Anak Mudah Akses Konten Pornografi, KPAI Ingatkan Penyelenggara Platform

Muhamad Marup • 29 May 2026 22:47

Jakarta: Ketua Komisi Perlindungan Anak Indonesia (KPAI), Aris Adi Leksono, menyebut anak saat ini mudah mengakses konten pornografi di media sosial. Pihaknya mengingatkan penyelenggara platform untuk mencegah konten berbahaya bagi anak.

"Platform media sosial perlu memiliki sistem pengawasan, moderasi, dan penanganan yang cepat terhadap konten yang berpotensi membahayakan pengguna anak," ujar Aris, mengutip laman resmi KPAI, Jumat, 29 Mei 2026.

Ia menerangkan, konten bermuatan pornografi kini tidak lagi hanya ditemukan pada platform khusus dewasa.

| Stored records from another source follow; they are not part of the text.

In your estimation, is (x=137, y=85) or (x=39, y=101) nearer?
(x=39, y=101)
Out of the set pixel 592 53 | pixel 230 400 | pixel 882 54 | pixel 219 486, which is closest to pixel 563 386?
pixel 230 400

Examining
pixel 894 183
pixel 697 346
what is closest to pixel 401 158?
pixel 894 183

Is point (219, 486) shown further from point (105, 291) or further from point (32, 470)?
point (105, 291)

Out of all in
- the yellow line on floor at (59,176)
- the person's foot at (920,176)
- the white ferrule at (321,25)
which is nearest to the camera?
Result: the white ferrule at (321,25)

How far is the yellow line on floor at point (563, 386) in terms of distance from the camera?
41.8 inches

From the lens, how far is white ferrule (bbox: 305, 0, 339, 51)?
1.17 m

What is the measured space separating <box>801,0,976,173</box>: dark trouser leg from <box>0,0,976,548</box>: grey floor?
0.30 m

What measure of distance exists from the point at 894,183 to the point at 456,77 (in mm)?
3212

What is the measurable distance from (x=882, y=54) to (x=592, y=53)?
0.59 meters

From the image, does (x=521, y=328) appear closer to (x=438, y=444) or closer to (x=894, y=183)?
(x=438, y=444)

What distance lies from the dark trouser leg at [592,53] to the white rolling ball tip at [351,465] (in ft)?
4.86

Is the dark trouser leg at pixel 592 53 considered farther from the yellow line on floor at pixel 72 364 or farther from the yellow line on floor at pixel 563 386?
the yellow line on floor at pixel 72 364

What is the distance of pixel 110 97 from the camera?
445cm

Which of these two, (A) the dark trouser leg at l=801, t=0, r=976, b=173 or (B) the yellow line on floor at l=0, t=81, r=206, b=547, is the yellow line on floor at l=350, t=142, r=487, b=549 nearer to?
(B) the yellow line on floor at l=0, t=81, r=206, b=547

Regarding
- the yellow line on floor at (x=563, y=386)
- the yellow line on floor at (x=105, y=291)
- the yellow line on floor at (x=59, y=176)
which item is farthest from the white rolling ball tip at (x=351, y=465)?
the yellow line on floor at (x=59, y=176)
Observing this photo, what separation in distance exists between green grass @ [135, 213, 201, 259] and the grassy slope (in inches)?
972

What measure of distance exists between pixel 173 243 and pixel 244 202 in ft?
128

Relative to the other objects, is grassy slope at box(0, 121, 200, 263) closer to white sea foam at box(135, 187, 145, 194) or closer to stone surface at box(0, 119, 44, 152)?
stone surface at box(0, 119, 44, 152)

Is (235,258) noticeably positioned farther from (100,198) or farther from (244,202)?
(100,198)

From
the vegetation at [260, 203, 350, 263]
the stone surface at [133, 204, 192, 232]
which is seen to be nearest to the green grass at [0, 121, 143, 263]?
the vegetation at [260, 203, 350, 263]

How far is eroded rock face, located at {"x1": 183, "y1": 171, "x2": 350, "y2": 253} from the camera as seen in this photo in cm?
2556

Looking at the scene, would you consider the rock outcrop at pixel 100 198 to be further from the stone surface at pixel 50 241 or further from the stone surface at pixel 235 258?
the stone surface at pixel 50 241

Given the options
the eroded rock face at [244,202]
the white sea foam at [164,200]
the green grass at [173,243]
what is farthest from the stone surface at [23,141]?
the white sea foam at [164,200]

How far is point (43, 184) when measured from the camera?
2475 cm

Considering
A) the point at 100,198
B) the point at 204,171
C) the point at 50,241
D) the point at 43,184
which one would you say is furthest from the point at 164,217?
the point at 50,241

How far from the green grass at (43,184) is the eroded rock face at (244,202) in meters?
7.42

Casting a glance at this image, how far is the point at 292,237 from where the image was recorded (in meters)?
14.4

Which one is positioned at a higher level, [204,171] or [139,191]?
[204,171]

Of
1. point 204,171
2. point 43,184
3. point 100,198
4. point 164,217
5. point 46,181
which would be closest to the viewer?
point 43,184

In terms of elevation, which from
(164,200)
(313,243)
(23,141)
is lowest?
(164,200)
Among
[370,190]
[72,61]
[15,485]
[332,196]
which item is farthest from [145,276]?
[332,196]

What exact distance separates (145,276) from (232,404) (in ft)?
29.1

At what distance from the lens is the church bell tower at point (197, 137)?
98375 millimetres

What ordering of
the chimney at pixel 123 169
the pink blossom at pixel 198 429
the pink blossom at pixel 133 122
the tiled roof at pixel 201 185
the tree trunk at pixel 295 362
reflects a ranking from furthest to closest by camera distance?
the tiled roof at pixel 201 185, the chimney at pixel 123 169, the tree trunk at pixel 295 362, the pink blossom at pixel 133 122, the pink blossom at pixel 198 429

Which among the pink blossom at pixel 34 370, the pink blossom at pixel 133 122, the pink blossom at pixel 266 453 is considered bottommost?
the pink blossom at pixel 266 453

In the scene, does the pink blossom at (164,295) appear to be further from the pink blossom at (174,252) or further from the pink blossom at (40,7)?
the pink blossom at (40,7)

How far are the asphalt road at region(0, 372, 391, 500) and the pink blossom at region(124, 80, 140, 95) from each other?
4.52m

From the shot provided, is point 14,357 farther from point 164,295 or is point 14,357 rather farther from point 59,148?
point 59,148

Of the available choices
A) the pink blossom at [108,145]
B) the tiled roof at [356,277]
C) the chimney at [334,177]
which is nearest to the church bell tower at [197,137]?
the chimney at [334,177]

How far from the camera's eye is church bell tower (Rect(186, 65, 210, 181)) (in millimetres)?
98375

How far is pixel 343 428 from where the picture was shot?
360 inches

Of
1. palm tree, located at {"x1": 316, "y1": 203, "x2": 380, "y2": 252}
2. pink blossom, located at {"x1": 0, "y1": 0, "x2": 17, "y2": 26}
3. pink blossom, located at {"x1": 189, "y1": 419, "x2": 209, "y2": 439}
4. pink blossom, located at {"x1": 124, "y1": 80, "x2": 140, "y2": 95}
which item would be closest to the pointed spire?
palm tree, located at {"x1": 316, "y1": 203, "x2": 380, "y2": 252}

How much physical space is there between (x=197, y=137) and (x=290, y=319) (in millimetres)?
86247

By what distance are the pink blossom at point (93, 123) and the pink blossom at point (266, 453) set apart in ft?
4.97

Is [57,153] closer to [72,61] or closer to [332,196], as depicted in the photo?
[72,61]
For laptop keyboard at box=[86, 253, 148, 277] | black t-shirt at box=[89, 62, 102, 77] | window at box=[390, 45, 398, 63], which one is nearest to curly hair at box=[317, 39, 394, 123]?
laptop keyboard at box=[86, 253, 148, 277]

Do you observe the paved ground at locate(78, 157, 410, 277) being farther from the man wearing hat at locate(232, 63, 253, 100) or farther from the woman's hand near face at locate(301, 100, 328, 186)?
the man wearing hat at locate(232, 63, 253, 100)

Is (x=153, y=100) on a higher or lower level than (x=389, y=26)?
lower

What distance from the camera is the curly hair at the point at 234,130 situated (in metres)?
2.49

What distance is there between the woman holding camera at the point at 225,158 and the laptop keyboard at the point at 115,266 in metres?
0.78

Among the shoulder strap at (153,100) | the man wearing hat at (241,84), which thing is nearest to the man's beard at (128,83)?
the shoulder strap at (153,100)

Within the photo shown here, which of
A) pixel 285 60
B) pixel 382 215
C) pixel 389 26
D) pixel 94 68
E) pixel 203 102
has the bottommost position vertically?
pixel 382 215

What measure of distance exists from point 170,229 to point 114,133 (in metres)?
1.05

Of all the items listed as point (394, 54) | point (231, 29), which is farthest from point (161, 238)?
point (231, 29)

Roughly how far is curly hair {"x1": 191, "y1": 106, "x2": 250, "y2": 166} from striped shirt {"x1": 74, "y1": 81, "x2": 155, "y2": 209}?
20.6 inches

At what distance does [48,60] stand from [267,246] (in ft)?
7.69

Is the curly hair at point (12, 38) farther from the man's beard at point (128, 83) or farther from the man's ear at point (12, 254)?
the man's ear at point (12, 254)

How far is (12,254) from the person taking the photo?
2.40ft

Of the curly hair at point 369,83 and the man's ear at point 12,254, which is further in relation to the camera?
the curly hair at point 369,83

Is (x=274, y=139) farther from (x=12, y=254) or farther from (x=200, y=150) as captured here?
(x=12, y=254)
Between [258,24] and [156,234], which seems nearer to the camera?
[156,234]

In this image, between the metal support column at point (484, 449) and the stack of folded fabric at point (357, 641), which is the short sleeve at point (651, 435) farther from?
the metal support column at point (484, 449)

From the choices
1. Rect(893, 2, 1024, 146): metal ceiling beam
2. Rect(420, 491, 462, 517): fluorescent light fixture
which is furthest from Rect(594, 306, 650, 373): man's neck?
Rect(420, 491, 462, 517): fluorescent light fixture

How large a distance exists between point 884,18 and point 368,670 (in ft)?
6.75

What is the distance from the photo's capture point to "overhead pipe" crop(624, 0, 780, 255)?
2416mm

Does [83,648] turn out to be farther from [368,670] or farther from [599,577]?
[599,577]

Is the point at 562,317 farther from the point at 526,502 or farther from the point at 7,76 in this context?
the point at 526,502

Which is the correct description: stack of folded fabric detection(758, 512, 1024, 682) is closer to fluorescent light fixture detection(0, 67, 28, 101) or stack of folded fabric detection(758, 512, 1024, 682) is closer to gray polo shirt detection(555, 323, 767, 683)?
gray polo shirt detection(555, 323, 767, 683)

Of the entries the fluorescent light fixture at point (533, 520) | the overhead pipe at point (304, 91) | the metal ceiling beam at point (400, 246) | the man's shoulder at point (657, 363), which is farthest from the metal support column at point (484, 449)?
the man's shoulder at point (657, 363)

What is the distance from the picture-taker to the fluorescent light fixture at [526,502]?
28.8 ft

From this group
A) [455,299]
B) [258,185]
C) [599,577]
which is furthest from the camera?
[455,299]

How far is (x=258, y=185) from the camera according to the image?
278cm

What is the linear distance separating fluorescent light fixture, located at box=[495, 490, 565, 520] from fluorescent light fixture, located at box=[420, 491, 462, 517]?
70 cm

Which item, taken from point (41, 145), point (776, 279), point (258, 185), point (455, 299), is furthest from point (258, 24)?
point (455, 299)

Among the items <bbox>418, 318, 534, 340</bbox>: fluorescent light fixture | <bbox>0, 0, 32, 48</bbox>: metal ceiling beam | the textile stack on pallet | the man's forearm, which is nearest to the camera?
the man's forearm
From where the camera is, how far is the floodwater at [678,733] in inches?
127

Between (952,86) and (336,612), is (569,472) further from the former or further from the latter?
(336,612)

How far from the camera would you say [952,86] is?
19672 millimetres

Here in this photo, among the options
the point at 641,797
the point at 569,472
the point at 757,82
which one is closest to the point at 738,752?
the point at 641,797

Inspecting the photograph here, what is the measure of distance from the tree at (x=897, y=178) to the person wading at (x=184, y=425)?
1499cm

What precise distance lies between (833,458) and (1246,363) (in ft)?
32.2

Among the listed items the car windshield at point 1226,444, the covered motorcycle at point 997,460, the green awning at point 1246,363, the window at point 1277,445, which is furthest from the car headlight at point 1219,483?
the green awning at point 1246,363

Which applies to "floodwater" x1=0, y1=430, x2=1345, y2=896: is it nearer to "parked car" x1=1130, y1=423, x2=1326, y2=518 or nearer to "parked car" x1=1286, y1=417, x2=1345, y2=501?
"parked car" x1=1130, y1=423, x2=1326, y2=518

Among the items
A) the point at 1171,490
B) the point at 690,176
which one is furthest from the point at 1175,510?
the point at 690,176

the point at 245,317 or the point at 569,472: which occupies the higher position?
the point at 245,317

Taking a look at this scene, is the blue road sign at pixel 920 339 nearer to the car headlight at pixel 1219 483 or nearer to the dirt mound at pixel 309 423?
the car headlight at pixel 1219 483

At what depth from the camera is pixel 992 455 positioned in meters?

Konten tersebut juga beredar di media sosial yang banyak digunakan anak dan remaja.

"Ini menjadi alarm bagi semua pihak karena ancaman terhadap anak kini semakin dekat dan mudah diakses melalui media sosial yang digunakan sehari-hari," ucapnya.

Aris menegaskan, bahwa persoalan pornografi tidak dapat dipandang hanya sebagai pelanggaran moral atau asusila semata. Perlindungan dan tumbuh kembang anak juga terancam.

Ia mengimbau orang tua untuk lebih aktif mendampingi aktivitas digital anak. Tidak hanya pengawasan penggunaan gawai dan media sosial, tapi membangun komunikasi yang terbuka di dalam keluarga.

"Kami mengajak orang tua untuk lebih peka terhadap perubahan perilaku anak saat menggunakan gadget. Pendampingan dan komunikasi yang baik menjadi langkah penting agar anak tidak terpapar konten negatif," katanya.

Ilustrasi Pexels


KPAI berharap seluruh pihak dapat bersama-sama membangun ruang digital yang sehat, aman, dan mendukung tumbuh kembang anak Indonesia.

"Ruang digital harus menjadi tempat yang aman bagi anak untuk belajar, berinteraksi, dan berkembang. Bukan justru menjadi ruang yang membahayakan masa depan mereka," terangnya.